Ginger Reeder, Neiman Marcus vice president of corporate communications, believes Neiman’s success and longevity can be contributed to the store’s longstanding practice of nurturing relationships with its clientele.

“Each of our stores is different from the others, in that the core of our business model is the relationships our associates have with their customers,” Reeder says.

Neiman Marcus Downtown is also different from any other Neiman’s, because it’s home to the buying offices for every store across the country, says Marjon Zabihi, the public relations manager of Neiman Marcus Downtown.

“The president and CEO of Neiman Marcus and all of the top execs are all there walking in and out of the stores every day and personally looking at the merchandise and selection,” she says. “So in a sense, it’s all happening in the downtown store location. Downtown is where it all begins.”

Neiman Marcus Downtown also represents a rare breed of luxury retailer in that the store combines a classic emphasis on service with an active social media scene. Many SMU students follow Neiman’s daily blog, and accounts among others. Engaging social media tools bring the younger generations into the store.

SMU Retail Club President Elyse Marriott ’13 says students enjoy shopping at CUSP, Neiman’s lower-price alternative for fashion-forward girls on a budget.

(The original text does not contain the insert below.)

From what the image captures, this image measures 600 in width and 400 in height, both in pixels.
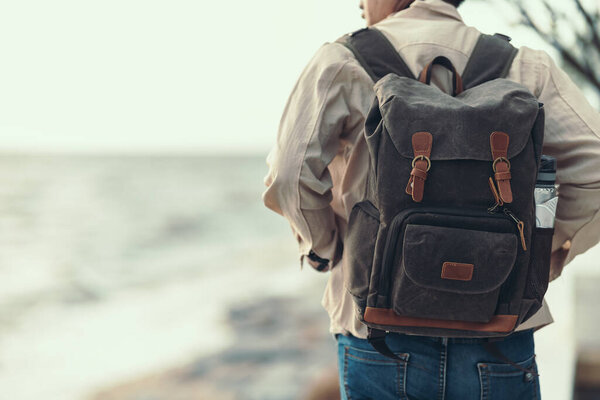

“I especially love the jewelry at CUSP. It has fun spunky items that are versatile, so I can wear them every day, whether I’m just going to class or to a formal function,” Marriott says. “Neiman’s is great in that it has upscale items for the older crowd as well as more contemporary things for young adults who are looking for more stylish things that aren’t quite as expensive as the higher-end parts of the store.”

Zabihi says that Neiman Marcus Downtown’s many events spotlighting designers and vendors also draw crowds of all ages. She compares these VIP events today to yesteryear’s glamorous Fortnights. For instance, the Crystal Charity Ball Luncheon, which honors one designer annually, is hosted at the downtown location. Downtown also holds fashion shows in its iconic restaurant, the Zodiac Room, which emanates history with archives adorning the walls and the traditional popover served at the start of every meal.

With most stores still reeling from the recession and even Barneys New York closing its Dallas location this spring, Neiman’s has been able not only to survive the test of time but to thrive. It all goes back to Stanley Marcus’ simple but effective business ethic of excellent customer service with an extra touch of glamour.

Neiman Marcus Downtown is located at 1618 Main St., Dallas, Texas, 75201. Its hours are Monday through Saturday from 10 a.m. to 6 p.m.